## [WHAT THE TASK REQUIRES]
State how many lines in the records contain the word "building", giving only the number.

## [SUPPLIED MATERIAL]
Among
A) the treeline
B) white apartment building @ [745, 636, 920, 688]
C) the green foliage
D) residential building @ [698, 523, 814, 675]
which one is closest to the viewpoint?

* * *

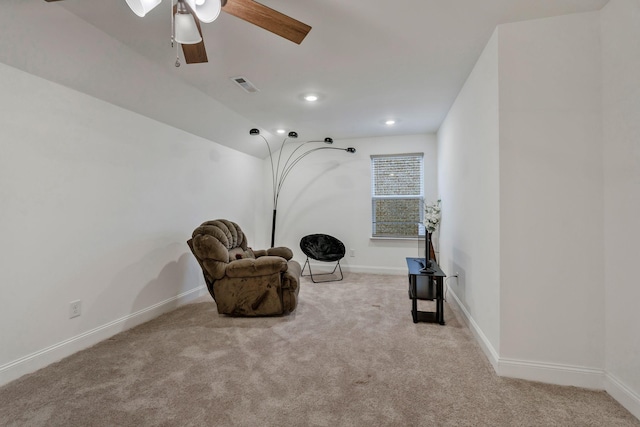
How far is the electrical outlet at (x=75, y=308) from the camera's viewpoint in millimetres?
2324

## [ANSWER BELOW]
2